For all of these reasons, the Court finds that the Network Agreement permitted Mercy to bill State Farm first and for the full amount. Because, except as set forth above with respect to the medical lien and any alleged double billing, each of Hoops's claims is based directly or indirectly on this alleged violation of the Network Agreement, the Court will grant summary judgment in favor of Defendants on Hoops's remaining claims. Experts
The parties have also filed motions to exclude certain expert testimony pursuant to Daubert v. Merrell Dow Pharms., Inc., 509 U.S. 579 (1993). ECF Nos. 70 & 76. The Court did not rely on any expert's opinion in ruling on the motion for summary judgment, and the Daubert motions are now moot to the extent they relate to claims resolved here as a matter of law. Before denying the motions as moot, however, the Court will ask the parties to advise the Court, not more than seven days after the date of this Memorandum and Order, whether any part of their Daubert motions relates to the remaining claims in this case, and if so, which part(s).
CONCLUSION
For the reasons set forth above,
IT IS HEREBY ORDERED that Defendants' motions for summary judgment are DENIED in part, with respect to Plaintiff's breach of contract claims (Counts I and II) only to the extent such claims arise out of the assertion of a medical lien, as set forth above; the motions are otherwise GRANTED. ECF Nos. 73 & 79.
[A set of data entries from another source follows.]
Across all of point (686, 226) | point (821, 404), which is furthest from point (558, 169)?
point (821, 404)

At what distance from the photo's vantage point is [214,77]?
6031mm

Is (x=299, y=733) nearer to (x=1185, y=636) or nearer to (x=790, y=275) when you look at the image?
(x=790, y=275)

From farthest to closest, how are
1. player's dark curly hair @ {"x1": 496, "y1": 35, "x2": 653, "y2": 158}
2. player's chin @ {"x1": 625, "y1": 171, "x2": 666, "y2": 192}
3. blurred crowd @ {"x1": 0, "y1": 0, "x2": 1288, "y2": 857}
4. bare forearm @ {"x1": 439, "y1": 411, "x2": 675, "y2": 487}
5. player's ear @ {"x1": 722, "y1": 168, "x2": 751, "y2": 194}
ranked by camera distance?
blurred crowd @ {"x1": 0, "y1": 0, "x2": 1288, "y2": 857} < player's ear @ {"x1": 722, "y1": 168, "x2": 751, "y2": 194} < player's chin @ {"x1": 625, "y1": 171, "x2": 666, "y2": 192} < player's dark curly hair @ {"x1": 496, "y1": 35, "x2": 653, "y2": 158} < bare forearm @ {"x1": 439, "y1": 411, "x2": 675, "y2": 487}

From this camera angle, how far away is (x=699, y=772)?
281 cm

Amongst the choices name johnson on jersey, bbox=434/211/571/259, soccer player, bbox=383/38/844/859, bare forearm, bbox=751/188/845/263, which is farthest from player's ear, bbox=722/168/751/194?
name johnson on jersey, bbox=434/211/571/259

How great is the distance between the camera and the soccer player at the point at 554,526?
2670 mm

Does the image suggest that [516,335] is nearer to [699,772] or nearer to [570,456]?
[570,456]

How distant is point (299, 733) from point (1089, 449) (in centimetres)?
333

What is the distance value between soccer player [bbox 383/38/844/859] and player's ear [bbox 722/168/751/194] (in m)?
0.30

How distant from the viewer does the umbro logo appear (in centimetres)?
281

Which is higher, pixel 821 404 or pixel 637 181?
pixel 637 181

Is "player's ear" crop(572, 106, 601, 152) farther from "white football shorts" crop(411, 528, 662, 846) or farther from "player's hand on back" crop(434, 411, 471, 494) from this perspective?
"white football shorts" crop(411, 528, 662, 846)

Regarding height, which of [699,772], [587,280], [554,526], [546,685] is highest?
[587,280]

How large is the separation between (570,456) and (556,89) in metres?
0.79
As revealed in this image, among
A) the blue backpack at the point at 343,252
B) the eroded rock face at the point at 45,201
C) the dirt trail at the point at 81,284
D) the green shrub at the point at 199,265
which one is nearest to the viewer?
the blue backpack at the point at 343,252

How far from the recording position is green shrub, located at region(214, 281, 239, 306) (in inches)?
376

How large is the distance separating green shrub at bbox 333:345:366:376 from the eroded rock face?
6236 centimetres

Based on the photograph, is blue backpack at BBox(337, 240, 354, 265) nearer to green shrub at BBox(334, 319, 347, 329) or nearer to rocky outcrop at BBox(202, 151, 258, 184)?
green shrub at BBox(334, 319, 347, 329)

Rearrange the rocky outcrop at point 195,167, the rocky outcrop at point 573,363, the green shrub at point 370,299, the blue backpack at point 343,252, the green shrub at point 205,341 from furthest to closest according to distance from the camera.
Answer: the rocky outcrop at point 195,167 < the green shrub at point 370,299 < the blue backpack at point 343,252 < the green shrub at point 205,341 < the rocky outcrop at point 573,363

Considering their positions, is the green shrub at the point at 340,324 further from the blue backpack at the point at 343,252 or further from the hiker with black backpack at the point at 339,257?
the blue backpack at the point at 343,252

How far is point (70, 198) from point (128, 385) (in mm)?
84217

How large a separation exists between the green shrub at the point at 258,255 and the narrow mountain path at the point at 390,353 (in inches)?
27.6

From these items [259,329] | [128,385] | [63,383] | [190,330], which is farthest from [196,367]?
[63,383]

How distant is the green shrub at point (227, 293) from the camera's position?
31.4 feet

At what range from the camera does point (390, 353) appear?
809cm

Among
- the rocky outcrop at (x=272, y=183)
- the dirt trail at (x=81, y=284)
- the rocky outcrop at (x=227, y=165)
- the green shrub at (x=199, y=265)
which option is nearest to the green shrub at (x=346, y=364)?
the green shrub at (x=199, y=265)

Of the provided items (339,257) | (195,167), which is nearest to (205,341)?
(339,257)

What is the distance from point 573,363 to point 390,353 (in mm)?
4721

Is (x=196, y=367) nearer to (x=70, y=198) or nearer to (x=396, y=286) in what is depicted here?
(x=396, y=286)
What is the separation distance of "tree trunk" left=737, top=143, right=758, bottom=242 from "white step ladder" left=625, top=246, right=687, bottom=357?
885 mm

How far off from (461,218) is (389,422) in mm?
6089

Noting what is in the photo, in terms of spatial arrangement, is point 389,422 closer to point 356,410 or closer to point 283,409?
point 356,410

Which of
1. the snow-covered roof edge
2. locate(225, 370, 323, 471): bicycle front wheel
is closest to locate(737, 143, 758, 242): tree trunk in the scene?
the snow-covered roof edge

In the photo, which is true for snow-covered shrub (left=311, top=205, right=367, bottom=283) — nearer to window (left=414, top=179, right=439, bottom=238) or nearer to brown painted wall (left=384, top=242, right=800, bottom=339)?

IT IS FURTHER ORDERED that, within seven (7) days of the date of this Memorandum and Order, the parties shall file a joint notice advising the Court whether any part of their motions to exclude expert testimony (ECF Nos. 70 & 76) relates to the claims remaining in this case, and if so, which part(s). Failure to comply with this Order will result in the denial of these motions as moot.
IT IS FURTHER ORDERED that, pursuant to the Case Management Order (ECF No. 34), within 14 days of the date of this Memorandum and Order, the parties shall file a joint proposed schedule to address Phase II of this case, with class discovery and the filing of any motion for class certification with respect to the remaining claims to be completed in not more than six months.
/s/_________
AUDREY G. FLEISSIG
UNITED STATES DISTRICT JUDGE Dated this 2nd day of March, 2018.